La cité du simple

La vie est une source d’inspiration inépuisable, si l’on y porte un peu d’attention. Mon attention d’aujourd’hui m’amène à discourir sur la simplicité.

Plus un sujet semble agacer, plus il m’intéresse. C’est qu’il y a là une tension, c’est-à-dire un fil sur lequel tirer pour découvrir avec qu, avec quoi nous luttons.

Aujourd’hui, la simplicité semble agacer. Elle est perçue comme ennemie d’un monde calé sur une croissance infinie, où la consommation joue un rôle essentiel.

Vivre simplement serait se retenir de consommer, se retenir de participer à ce projet de société majoritaire. Vivre simplement est perçu comme un non-consommation, une non-participation, un acte de non-faire. Il s’inscrit en faux face au projet majoritaire. Il est donc bel et bien adversaire. Comme tout adversaire, il doit être vaincu.

Cette représentation de la simplicité, comme volonté de non-participation, est purement issue de l’esprit de la majorité. Cet esprit a conscience de ses principes, et est capable de les définir, c’est-à-dire de tracer une ligne pour déterminer ce qui est dedans et ce qui est dehors. Pour définir deux camps : celui des amis, et celui des ennemis.

La simplicité est victime de cette manière binaire de voir le monde.

La simplicité est rangée avec la paresse, avec la négligence, avec la lâcheté, avec la misère. Elle est rangée avec ces vices par croyance qu’elle ne peut pas être une action volontaire et choisie. Pour ma part, je range la simplicité au rang de vertu, car elle résulte d’un chemin difficile, aux vues des multiples tentations qui composent ce monde et qui nous détournent, pour moi, de nos véritables besoins.

Mais je comprends la majorité en un sens. Si la simplicité est difficile, je comprends que l’on puisse préférer le chemin facile au chemin difficile.

Difficile, la simplicité est également complexe, puisqu’elle ne s’inscrit pas dans le monde binaire posé par la majorité : le bien vs. le mal, le juste vs. l’injuste, etc. La simplicité est complexe car elle s’inscrit dans un espace que j’appelle la cité du simple, où tente d’évoluer chaque jour un Homme que j’ai déjà pu qualifier de souple.
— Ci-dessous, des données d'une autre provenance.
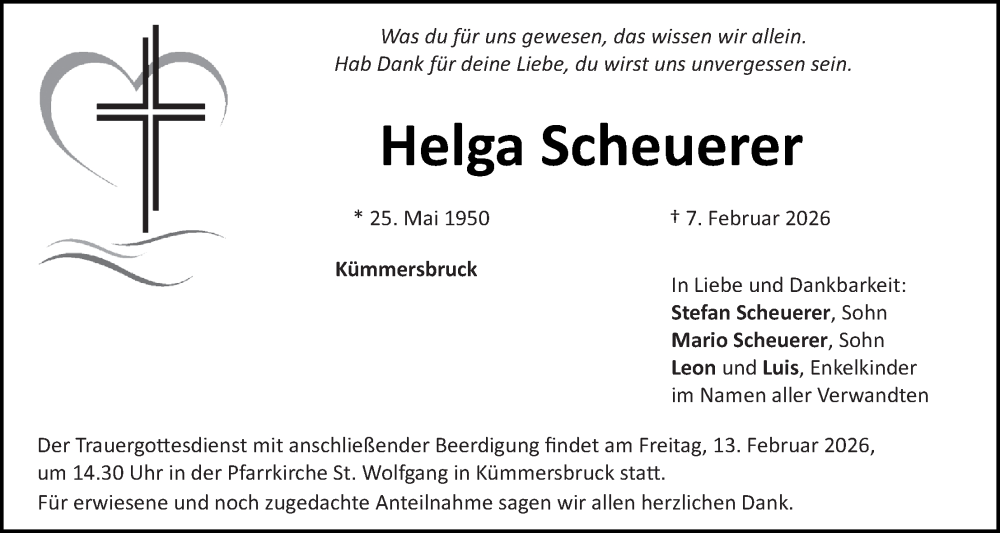 Was du für uns gewesen, das wissen wir allein.
Hab Dank für deine Liebe, du wirst uns unvergessen sein.

Helga Scheuerer

* 25. Mai 1950 † 7. Februar 2026

Kümmersbruck

In Liebe und Dankbarkeit:
Stefan Scheuerer, Sohn
Mario Scheuerer, Sohn
Leon und Luis, Enkelkinder
im Namen aller Verwandten

Der Trauergottesdienst mit anschließender Beerdigung findet am Freitag, 13. Februar 2026, um 14.30 Uhr in der Pfarrkirche St. Wolfgang in Kümmersbruck statt.

Für erwiesene und noch zugedachte Anteilnahme sagen wir allen herzlichen Dank.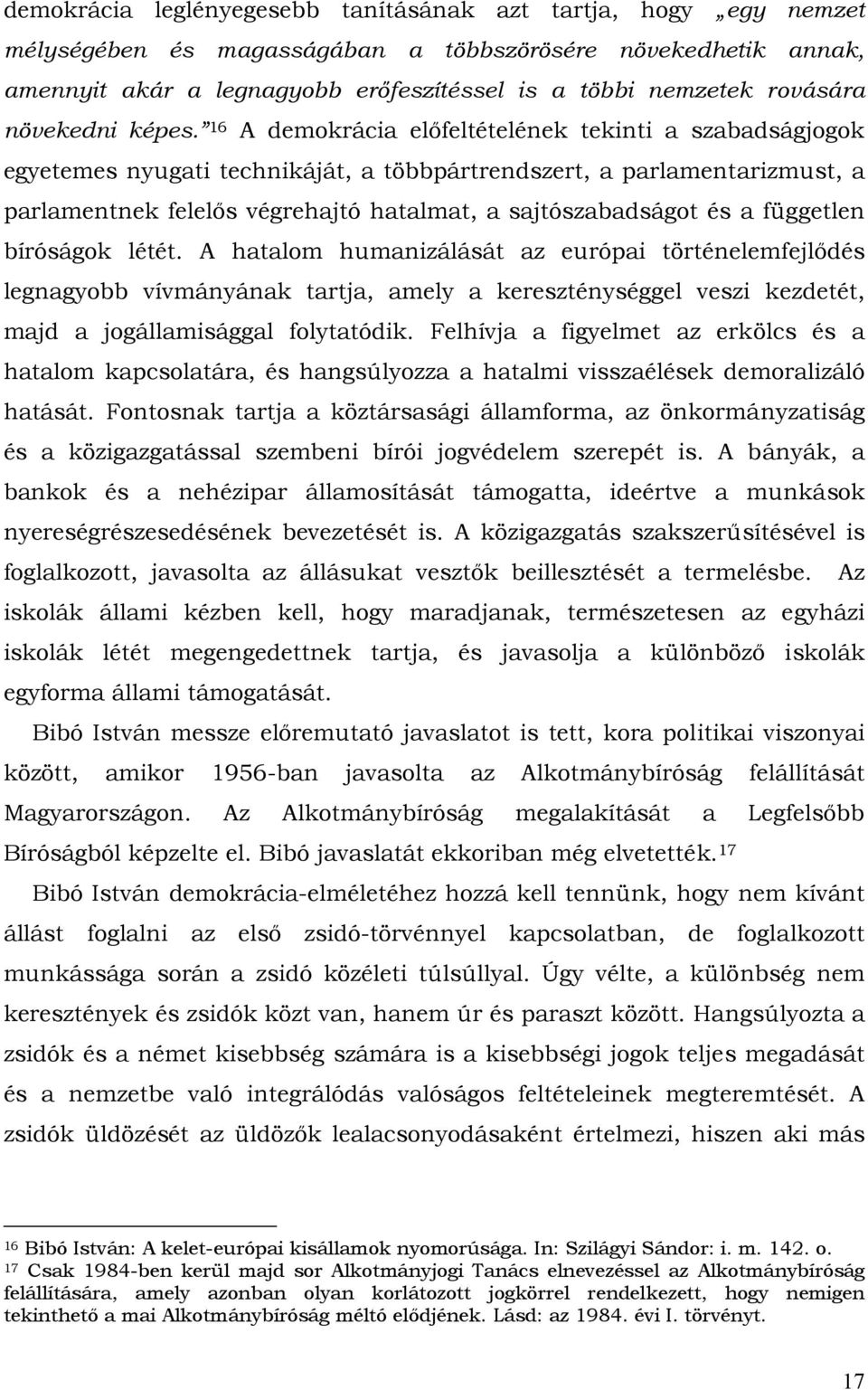 demokrácia leglényegesebb tanításának azt tartja, hogy „egy nemzet mélységében és magasságában a többszörösére növekedhetik annak, amennyit akár a legnagyobb erőfeszítéssel is a többi nemzetek rovására növekedni képes.”$^{16}$ A demokrácia előfeltételének tekinti a szabadságjogok egyetemes nyugati technikáját, a többpártrendszert, a parlamentarizmust, a parlamentnek felelős végrehajtó hatalmat, a sajtószabadságot és a független bíróságok létét. A hatalom humanizálását az európai történelemfejlődés legnagyobb vívmányának tartja, amely a kereszténységgel veszi kezdetét, majd a jogállamisággal folytatódik. Felhívja a figyelmet az erkölcs és a hatalom kapcsolatára, és hangsúlyozza a hatalmi visszaélések demoralizáló hatását. Fontosnak tartja a köztársasági államforma, az önkormányzatiság és a közigazgatással szembeni bírói jogvédelem szerepét is. A bányák, a bankok és a nehézipar államosítását támogatta, ideértve a munkások nyereségrészesedésének bevezetését is. A közigazgatás szakszerűsítésével is foglalkozott, javasolta az állásukat vesztők beillesztését a termelésbe. Az iskolák állami kézben kell, hogy maradjanak, természetesen az egyházi iskolák létét megengedettnek tartja, és javasolja a különböző iskolák egyforma állami támogatását.

Bibó István messze előremutató javaslatot is tett, kora politikai viszonyai között, amikor 1956-ban javasolta az Alkotmánybíróság felállítását Magyarországon. Az Alkotmánybíróság megalakítását a Legfelsőbb Bíróságból képzelte el. Bibó javaslatát ekkoriban még elvetették.$^{17}$

Bibó István demokrácia-elméletéhez hozzá kell tennünk, hogy nem kívánt állást foglalni az első zsidó-törvénnyel kapcsolatban, de foglalkozott munkássága során a zsidó közéleti túlsúllyal. Úgy vélte, a különbség nem keresztények és zsidók közt van, hanem úr és paraszt között. Hangsúlyozta a zsidók és a német kisebbség számára is a kisebbségi jogok teljes megadását és a nemzetbe való integrálódás valóságos feltételeinek megteremtését. A zsidók üldözését az üldözők lealacsonyodásaként értelmezi, hiszen aki más

$^{16}$ Bibó István: A kelet-európai kisállamok nyomorúsága. In: Szilágyi Sándor: i. m. 142. o.
$^{17}$ Csak 1984-ben kerül majd sor Alkotmányjogi Tanács elnevezéssel az Alkotmánybíróság felállítására, amely azonban olyan korlátozott jogkörrel rendelkezett, hogy nemigen tekinthető a mai Alkotmánybíróság méltó elődjének. Lásd: az 1984. évi I. törvényt.

17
Cet homme, nu de toute dualité, évolue dans un espace de tolérance et d’ouverture, accueille autant qu’il donne pour garder l’équilibre.

Son œuvre est simple mais difficile, il doit sans cesse veiller à ne pas retomber dans la dualité. Chaque seconde son équilibre est remis en question.

Sans réponses, il se déséquilibre.

Sans questions, il se déséquilibre.

C’est un Sisyphe de l’équilibre question/réponse. Imaginons-le heureux.